The EvergladesThe Everglades are a wetland area in southern Florida.

Everglades, a subtropical region of marsh, swamp, and grassland in southern Florida. The Everglades is bounded on the north by Lake Okeechobee, on the south by mangrove swamps and saltwater marshes, on the east by a limestone ridge topped with pine trees, and on the west by Big Cypress Swamp. Elevation ranges from about 15 feet (4.6 m) above sea level in the north to sea level in the south. Drainage southward from Lake Okeechobee and heavy rainfall are the chief sources of water for the Everglades.

The Everglades consists mainly of fields of saw grass (a tall sedge) and open water dotted with tree-covered islands (called hammocks and heads). Among the trees on these islands are palm, palmetto, gumbo-limbo, willow, and mahogany.

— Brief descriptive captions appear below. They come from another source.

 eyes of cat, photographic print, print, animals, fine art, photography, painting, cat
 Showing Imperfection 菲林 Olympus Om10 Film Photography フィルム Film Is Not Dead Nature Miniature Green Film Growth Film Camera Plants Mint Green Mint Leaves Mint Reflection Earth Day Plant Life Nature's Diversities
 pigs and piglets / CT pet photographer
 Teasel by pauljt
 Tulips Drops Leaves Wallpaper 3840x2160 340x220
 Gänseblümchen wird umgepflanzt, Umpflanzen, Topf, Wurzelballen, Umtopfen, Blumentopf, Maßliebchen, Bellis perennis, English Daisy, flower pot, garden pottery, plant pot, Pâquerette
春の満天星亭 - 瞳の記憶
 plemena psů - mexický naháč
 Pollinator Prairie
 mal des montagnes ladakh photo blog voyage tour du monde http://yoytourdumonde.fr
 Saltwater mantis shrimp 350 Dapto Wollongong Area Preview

South of the Tamiami Trail (U.S. Highway 41) lies Everglades National Park, covering 2,354 square miles (6,097 km 2). It includes part of the Everglades proper plus coastal mangrove swamps and a number of offshore islands. The park is noted for its varied wildlife, including herons, ibises, pelicans, spoonbills, otters, deer, alligators, and many kinds of snakes. Many endangered species, including the Florida cougar, Everglade kite, wood stork, hawksbill turtle, and American crocodile, are found within the park.

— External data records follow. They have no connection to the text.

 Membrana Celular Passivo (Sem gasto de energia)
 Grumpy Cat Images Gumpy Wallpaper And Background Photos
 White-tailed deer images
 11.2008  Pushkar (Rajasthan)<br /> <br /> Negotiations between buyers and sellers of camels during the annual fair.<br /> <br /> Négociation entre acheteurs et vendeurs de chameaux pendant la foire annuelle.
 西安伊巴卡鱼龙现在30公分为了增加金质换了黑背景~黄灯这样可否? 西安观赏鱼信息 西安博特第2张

The Everglades was uninhabited until the 1840's, when Seminole Indians took refuge there from the United States Army after the Second Seminole War. A number of Seminoles still live there.

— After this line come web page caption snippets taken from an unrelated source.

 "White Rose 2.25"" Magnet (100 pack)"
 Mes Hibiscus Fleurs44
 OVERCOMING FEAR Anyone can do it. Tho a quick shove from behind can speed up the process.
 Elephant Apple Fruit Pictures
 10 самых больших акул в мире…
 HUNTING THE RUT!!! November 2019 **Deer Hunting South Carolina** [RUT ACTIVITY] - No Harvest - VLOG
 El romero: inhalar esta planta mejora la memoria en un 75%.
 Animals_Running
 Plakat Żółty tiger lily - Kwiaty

The Everglades originally covered more than 4,000 square miles (10,000 km 2)and its water flowed slowly southward to the sea. Since the late 19th century, more than half of the Everglades has been drained by canals that divert its water for agricultural, industrial, and municipal purposes. This drainage has caused the loss of much plant and animal life. In addition, the Everglades has been damaged by pollution from nearby farms and cities and its ecology has been changed by the introduction of rapidly growing non-native plants that crowd out many native plants. In 1993, the United States Department of the Interior began a project to restore the Everglades to a more natural condition.